Watch this week's video on YouTube
Recently I've been working with JSON in SQL Server 2016 a lot.
One of the hesitations many people have with using JSON in SQL Server is that they think that querying it must be really slow — SQL is supposed to excel at relational data, not string parsing right?
It turns out that performance is pretty good with the standalone SQL Server JSON functions. Even better is that it's possible to make queries against JSON data run at ludicrous speeds by using indexes on JSON parsed computed columns. In this post I want to take a look at how SQL is able to parse* with such great performance.
*"Parse" here is actually a lie —it's doing something else behind the scenes. You'll see what I mean, keep reading!

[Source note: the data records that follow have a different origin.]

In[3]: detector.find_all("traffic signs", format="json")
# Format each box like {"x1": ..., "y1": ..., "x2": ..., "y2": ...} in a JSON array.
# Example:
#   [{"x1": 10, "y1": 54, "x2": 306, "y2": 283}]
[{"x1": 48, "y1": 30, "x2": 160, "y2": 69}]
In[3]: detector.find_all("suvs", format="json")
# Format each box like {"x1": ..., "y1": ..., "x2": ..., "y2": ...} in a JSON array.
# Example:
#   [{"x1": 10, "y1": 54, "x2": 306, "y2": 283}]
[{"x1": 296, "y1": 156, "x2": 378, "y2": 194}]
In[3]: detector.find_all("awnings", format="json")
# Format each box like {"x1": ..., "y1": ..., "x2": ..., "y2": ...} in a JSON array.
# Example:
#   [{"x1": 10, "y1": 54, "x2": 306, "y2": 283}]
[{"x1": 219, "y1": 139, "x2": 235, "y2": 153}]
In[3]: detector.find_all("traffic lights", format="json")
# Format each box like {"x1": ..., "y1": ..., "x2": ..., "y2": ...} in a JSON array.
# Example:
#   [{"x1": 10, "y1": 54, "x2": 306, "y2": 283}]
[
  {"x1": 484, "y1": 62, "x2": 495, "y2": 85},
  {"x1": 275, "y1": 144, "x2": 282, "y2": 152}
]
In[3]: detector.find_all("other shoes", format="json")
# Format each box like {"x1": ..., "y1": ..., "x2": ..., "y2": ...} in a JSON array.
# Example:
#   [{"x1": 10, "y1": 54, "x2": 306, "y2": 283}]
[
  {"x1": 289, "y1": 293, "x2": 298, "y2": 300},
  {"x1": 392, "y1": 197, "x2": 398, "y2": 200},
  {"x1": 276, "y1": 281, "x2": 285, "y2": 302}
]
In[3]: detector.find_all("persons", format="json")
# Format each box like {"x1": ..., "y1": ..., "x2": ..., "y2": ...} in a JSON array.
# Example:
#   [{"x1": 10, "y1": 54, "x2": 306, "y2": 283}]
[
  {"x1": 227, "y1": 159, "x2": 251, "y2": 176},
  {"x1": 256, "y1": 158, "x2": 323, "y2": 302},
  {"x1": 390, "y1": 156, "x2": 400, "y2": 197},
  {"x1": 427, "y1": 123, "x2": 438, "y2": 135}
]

Computed Columns in SQL Server
The only way to get JSON indexes working on SQL server is to use a computed column. A computed column is basically a column that performs a function to calculate its values.
For example, let's say we have a table with some car JSON data in it:
DROP TABLE IF EXISTS dbo.DealerInventory;
CREATE TABLE dbo.DealerInventory
(
Id int IDENTITY(1,1) PRIMARY KEY,
Year int,
JsonData nvarchar(300)
);
INSERT INTO dbo.DealerInventory (Year, JsonData) VALUES (2017, '{ "Make" : "Volkswagen", "Model" : "Golf" }');
INSERT INTO dbo.DealerInventory (Year, JsonData) VALUES (2017, '{ "Make" : "Honda", "Model" : "Civic" }');
INSERT INTO dbo.DealerInventory (Year, JsonData) VALUES (2017, '{ "Make" : "Subaru", "Model" : "Impreza" }');
SELECT * FROM dbo.DealerInventory;
/* Output:
Id Year JsonData
----- -------- ---------------------------------------------
1 2017 { "Make" : "Volkswagen", "Model" : "Golf" }
2 2017 { "Make" : "Honda", "Model" : "Civic" }
3 2017 { "Make" : "Subaru", "Model" : "Impreza" }
*/
We can add a new computed column to the table, "Make", which parses and extracts the Make property from each row's JSON string:
ALTER TABLE dbo.DealerInventory
ADD Make AS JSON_VALUE(JsonData, '$.Make');
SELECT * FROM dbo.DealerInventory;
/* Output:
Id Year JsonData Make
-- ----- ------------------------------------------- ----------
1 2017 { "Make" : "Volkswagen", "Model" : "Golf" } Volkswagen
2 2017 { "Make" : "Honda", "Model" : "Civic" } Honda
3 2017 { "Make" : "Subaru", "Model" : "Impreza" } Subaru
*/
By default, the above Make computed column is non-persisted, meaning its values are never stored to the database (persisted computed columns can also be created, but that's a topic for a different time). Instead, every time a query runs against our dbo.DealerInventory
table, SQL Server will calculate the value for each row.
The performance of this isn't great — it's essentially a scalar function running for each row of our output :(. However, when you combine a computed column with an index, something interesting happens.
Time to dive in with DBCC Page
DBCC Page
is an undocumented SQL Server function that shows what the raw data stored in a SQL page file looks like. Page files are how SQL Server stores its data.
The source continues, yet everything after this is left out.